The Warsaw Pact

The Warsaw Pact was the Soviet Union’s response to West Germany joining NATO and came into being in May 1955. The Warsaw Pact, named after the meeting to create it was held in Warsaw, was based throughout the Soviet Bloc and troops in it were used in the ending of the 1968 Czech Revolt.

 

The Warsaw Pact, officially the ‘Treaty of Friendship, Cooperation and Mutual Assistance’, was obviously very much dominated by the Soviet Union. Soviet made tanks, aircraft and guns were used throughout the Warsaw Pact and the military command was dominated by decisions made in Moscow.

 

Like NATO, the Warsaw Pact had a political Consultative Committee with a civilian Secretary-General. It also, like NATO, had a commander-in-chief who was the most senior military figure in it. Each member of the Warsaw Pact had to pledge to defend other members if they were attacked.

 

Whereas the military in NATO was primarily made up of professionals (except for the years when member nations had conscription), the Warsaw Pact very much depended on conscription, whereby young men and women had to serve in their respective country’s military. This reliance on enforcement almost certainly undermined the professional capability of the Warsaw Pact – though its overall military capability was never challenged by NATO as neither side ever fought the other. In the west, the Warsaw Pact was demonised as a massive military monster waiting its chance to attack Western Europe.

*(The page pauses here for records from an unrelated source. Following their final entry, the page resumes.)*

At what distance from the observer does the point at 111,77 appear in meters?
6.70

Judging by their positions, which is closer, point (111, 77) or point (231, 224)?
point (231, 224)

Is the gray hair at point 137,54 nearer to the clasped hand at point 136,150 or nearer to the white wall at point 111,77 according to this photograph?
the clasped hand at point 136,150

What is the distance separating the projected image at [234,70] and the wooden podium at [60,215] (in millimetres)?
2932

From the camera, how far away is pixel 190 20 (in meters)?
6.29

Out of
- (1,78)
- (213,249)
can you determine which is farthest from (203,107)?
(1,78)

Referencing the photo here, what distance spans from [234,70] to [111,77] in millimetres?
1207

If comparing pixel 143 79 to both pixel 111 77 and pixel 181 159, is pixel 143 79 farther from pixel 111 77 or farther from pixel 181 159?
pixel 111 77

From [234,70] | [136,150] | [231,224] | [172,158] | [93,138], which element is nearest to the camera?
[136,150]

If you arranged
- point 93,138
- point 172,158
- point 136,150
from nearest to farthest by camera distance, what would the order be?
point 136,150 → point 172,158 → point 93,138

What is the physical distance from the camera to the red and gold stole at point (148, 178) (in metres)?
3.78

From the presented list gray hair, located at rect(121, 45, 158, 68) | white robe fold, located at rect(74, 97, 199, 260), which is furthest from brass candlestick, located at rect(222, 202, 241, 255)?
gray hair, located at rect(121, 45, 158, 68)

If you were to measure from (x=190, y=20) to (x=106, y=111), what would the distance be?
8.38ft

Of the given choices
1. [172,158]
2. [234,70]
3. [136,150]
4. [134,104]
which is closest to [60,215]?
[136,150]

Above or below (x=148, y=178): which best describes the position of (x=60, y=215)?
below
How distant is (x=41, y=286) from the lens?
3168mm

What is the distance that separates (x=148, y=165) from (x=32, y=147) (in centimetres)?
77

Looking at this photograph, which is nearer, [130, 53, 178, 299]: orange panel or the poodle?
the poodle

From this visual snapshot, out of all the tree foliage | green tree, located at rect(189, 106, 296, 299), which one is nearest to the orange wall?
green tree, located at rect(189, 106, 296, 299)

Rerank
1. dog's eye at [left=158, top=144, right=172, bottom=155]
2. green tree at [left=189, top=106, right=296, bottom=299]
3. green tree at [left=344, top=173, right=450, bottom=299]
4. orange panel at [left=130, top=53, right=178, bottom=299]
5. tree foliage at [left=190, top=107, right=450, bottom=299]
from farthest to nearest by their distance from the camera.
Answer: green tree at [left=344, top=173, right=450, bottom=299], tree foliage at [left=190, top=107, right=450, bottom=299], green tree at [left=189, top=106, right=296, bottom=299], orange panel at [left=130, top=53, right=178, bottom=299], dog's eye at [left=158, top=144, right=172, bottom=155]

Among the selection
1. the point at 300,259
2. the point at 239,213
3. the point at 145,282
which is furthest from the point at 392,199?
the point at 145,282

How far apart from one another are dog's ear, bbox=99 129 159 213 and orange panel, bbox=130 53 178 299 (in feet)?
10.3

While this served a useful propaganda purpose, figures acquired by the International Institute for Strategic Studies (IISS) tend to undermine this as the Warsaw Pact had fewer of everything when compared to NATO except fighter aircraft and battle tanks.

 

IISS claimed that in 1983, the Warsaw Pact had:

 

1,714,000 ground forces

 

85 divisions

 

25,490 main battle tanks

 

1,787 anti-tank guided weapon launchers

 

190 submarines

 

183 anti-submarine submarines

 

206 capital ships (carriers, cruisers etc)

 

607 Other naval craft

 

8,512 fighter aircraft

 

6,737 anti-aircraft guns and surface to air missiles.

 

NATO, on the other hand, had in 1983:

 

1,986,000 ground forces

 

90 divisions

 

20,722 main battle tanks

 

2,080 anti-tank guided weapon launchers

 

182 submarines

 

385 anti-submarine submarines

 

314 capital ships (carriers, cruisers etc)

 

821 Other naval craft

 

4,338 fighter aircraft

 

6869 anti-aircraft guns and surface to air missiles.

 

One of the fears NATO had was that the Warsaw Pact probably recognised that her weaponry was more dated than NATO’s and that Moscow, if required to, would fall back on the use of nuclear weapons. A 1984 report by the Royal Swedish Academy of Sciences estimated that if the Warsaw Pact had attacked NATO bases in West Germany in a ‘limited’ nuclear attack, 10 million West Germans would have been killed and another 10 million would have been injured with most medical facilities put out of operation. These figures were based on an attack involving 200 kilotons of ground burst bombs – considered a “relatively small attack”. Papers released by the Polish government after the fall of the Warsaw Pact, showed that plans were in place for such an attack if a swift land based attacked failed. By the late 1980’s 250 nuclear missiles were based in Poland alone. 

 

With the collapse of the Cold War at the end of the 1980’s the Warsaw Pact became both unnecessary and unwanted. It ceased to exist on July 1st 1991. Most former member states of the Warsaw Pact have now joined NATO – the one state that has not is the former Soviet Union.